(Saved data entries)
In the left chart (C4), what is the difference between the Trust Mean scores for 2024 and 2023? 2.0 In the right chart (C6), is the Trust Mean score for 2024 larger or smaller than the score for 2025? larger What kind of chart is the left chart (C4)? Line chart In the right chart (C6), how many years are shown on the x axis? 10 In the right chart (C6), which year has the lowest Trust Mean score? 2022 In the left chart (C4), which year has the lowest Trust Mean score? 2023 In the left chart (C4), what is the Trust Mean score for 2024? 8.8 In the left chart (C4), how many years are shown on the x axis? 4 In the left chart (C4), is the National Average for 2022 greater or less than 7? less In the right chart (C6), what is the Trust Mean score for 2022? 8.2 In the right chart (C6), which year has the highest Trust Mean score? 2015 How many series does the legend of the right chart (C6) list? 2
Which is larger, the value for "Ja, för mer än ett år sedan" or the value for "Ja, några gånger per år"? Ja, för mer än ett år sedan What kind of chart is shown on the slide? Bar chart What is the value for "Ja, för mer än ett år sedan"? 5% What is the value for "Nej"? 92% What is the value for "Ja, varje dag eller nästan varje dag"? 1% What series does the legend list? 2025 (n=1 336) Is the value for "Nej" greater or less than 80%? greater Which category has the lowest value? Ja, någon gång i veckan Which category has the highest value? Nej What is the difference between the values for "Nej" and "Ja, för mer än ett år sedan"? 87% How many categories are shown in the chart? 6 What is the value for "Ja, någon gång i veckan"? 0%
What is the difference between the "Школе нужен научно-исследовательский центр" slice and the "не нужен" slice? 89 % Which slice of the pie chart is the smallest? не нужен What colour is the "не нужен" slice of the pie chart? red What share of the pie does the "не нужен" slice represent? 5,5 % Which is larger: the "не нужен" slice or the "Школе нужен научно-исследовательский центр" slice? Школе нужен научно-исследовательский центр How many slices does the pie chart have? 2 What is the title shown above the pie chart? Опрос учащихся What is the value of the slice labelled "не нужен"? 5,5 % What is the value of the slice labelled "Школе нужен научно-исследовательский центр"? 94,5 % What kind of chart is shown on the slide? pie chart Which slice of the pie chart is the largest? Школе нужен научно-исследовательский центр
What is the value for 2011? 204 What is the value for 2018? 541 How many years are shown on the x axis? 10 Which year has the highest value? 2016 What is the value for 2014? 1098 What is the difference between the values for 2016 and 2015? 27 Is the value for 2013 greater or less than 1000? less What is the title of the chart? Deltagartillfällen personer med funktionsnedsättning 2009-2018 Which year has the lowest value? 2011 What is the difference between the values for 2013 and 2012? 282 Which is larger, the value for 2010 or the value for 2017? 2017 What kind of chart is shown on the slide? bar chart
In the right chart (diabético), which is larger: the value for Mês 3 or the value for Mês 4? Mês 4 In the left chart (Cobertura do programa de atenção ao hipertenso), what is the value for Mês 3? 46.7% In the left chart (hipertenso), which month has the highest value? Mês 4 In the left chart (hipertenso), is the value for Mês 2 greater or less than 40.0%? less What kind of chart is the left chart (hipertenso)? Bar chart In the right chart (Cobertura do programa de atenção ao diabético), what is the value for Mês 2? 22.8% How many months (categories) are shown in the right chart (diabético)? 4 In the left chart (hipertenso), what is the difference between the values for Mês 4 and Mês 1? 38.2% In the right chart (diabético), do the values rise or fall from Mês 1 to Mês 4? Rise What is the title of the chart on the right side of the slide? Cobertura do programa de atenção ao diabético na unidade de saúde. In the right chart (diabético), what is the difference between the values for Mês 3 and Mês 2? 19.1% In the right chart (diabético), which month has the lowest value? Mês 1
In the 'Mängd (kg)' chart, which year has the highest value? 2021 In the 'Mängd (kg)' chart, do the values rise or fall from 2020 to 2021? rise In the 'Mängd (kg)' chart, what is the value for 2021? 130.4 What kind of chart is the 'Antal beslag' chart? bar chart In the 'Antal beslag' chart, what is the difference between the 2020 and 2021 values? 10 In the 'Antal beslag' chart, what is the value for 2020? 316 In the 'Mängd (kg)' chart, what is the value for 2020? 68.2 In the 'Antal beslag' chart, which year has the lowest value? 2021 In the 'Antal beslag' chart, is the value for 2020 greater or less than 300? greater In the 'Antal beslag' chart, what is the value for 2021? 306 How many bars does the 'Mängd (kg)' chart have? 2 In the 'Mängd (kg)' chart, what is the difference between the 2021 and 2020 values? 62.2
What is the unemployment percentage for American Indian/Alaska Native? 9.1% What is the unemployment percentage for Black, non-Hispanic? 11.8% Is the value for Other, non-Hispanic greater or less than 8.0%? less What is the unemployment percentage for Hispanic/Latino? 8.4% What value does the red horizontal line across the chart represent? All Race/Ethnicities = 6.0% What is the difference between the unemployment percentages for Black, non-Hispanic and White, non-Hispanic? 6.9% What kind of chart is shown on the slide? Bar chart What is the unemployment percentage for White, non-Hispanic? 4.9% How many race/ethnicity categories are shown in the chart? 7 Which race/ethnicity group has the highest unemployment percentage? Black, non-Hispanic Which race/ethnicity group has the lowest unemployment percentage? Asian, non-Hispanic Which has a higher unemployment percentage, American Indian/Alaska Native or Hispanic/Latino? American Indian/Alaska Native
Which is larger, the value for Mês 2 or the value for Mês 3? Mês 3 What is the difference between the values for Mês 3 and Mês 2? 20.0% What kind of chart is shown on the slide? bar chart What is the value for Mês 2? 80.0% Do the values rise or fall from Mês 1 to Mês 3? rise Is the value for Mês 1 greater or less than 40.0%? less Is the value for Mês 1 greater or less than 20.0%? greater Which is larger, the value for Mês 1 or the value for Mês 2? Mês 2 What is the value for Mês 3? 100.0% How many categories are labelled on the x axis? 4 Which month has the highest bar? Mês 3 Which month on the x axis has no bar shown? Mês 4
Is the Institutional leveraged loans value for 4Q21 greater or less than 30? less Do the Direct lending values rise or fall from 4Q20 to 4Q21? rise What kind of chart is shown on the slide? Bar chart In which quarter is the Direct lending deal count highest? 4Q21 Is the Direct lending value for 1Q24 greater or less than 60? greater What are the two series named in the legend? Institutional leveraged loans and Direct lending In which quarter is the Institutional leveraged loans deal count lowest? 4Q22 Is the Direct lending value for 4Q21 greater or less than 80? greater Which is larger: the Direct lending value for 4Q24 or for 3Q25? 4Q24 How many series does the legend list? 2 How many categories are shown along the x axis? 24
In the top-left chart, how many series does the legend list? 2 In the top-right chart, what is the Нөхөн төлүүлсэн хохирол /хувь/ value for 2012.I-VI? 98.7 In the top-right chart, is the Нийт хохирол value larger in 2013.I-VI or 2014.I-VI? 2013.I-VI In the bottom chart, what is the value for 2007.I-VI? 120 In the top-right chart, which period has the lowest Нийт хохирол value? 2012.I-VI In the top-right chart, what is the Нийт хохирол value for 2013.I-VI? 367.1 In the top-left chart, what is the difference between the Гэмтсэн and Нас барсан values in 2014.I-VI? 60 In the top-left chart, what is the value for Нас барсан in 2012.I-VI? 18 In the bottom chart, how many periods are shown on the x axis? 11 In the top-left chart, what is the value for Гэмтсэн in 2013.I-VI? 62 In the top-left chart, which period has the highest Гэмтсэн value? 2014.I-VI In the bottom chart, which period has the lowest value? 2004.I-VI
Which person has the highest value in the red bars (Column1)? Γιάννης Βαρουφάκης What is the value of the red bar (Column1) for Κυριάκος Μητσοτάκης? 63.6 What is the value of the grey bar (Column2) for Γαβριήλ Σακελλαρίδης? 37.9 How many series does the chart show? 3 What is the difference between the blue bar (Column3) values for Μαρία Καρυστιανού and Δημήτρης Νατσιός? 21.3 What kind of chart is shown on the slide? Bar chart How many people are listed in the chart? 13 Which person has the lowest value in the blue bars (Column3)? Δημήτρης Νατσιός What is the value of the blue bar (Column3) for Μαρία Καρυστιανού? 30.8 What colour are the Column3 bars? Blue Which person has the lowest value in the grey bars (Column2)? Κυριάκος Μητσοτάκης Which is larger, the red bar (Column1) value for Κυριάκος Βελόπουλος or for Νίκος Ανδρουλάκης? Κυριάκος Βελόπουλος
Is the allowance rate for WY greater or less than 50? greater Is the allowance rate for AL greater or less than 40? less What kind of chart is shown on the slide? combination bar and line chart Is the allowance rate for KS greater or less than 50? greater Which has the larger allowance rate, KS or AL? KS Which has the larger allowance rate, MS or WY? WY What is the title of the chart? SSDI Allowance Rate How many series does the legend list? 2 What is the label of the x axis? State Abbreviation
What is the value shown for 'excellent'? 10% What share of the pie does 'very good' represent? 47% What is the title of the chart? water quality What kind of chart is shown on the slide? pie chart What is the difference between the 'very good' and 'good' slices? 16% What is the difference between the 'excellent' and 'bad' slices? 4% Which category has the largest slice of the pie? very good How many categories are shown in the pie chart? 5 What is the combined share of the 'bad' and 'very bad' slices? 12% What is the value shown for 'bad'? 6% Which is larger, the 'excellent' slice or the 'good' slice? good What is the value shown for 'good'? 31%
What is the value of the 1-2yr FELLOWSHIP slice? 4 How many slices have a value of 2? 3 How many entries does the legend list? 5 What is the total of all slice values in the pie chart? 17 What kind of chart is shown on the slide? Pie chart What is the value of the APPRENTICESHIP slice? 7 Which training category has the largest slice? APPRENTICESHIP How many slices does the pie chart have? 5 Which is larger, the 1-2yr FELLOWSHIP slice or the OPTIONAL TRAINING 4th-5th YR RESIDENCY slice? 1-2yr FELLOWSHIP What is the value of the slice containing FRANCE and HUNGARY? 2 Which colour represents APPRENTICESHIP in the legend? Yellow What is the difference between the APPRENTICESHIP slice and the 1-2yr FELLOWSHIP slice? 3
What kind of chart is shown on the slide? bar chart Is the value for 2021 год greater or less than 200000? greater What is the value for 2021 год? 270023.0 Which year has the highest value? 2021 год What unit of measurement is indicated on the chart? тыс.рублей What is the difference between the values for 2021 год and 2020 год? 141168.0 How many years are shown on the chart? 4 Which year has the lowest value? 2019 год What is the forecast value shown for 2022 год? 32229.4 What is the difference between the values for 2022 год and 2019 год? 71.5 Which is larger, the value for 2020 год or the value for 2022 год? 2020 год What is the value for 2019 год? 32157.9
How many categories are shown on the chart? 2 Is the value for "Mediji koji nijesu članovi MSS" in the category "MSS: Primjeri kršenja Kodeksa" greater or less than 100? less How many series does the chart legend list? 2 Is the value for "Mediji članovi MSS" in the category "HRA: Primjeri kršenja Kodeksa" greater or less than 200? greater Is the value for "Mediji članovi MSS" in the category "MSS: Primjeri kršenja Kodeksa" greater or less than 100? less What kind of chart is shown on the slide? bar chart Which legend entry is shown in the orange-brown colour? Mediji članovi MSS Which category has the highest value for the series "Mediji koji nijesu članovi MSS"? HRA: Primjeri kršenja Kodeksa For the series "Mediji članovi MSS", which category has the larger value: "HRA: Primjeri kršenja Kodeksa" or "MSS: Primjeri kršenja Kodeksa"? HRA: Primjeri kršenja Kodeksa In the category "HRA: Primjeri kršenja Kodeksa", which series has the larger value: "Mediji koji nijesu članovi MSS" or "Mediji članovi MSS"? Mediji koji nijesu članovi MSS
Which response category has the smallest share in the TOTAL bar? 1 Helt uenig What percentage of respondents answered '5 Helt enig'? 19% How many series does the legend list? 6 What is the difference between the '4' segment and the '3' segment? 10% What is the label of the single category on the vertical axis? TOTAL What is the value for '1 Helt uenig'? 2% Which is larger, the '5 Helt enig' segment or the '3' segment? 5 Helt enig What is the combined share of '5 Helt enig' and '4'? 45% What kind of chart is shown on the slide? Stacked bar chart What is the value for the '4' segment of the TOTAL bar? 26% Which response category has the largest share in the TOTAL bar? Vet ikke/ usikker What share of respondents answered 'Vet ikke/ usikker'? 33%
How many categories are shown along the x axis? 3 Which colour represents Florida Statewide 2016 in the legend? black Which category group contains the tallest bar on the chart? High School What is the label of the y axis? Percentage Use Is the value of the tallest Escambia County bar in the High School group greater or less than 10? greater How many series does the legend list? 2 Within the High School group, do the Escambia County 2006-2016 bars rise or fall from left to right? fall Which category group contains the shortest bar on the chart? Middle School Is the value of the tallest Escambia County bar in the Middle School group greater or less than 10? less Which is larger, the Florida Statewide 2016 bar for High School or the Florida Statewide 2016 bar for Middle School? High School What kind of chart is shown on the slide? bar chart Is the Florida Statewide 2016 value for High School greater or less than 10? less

• Instruction
Copy the data word for word, from the first line through the line containing "några gånger per", including both of those lines.

• Answer to this task
In the left chart (C4), what is the difference between the Trust Mean scores for 2024 and 2023? 2.0 In the right chart (C6), is the Trust Mean score for 2024 larger or smaller than the score for 2025? larger What kind of chart is the left chart (C4)? Line chart In the right chart (C6), how many years are shown on the x axis? 10 In the right chart (C6), which year has the lowest Trust Mean score? 2022 In the left chart (C4), which year has the lowest Trust Mean score? 2023 In the left chart (C4), what is the Trust Mean score for 2024? 8.8 In the left chart (C4), how many years are shown on the x axis? 4 In the left chart (C4), is the National Average for 2022 greater or less than 7? less In the right chart (C6), what is the Trust Mean score for 2022? 8.2 In the right chart (C6), which year has the highest Trust Mean score? 2015 How many series does the legend of the right chart (C6) list? 2
Which is larger, the value for "Ja, för mer än ett år sedan" or the value for "Ja, några gånger per år"? Ja, för mer än ett år sedan What kind of chart is shown on the slide? Bar chart What is the value for "Ja, för mer än ett år sedan"? 5% What is the value for "Nej"? 92% What is the value for "Ja, varje dag eller nästan varje dag"? 1% What series does the legend list? 2025 (n=1 336) Is the value for "Nej" greater or less than 80%? greater Which category has the lowest value? Ja, någon gång i veckan Which category has the highest value? Nej What is the difference between the values for "Nej" and "Ja, för mer än ett år sedan"? 87% How many categories are shown in the chart? 6 What is the value for "Ja, någon gång i veckan"? 0%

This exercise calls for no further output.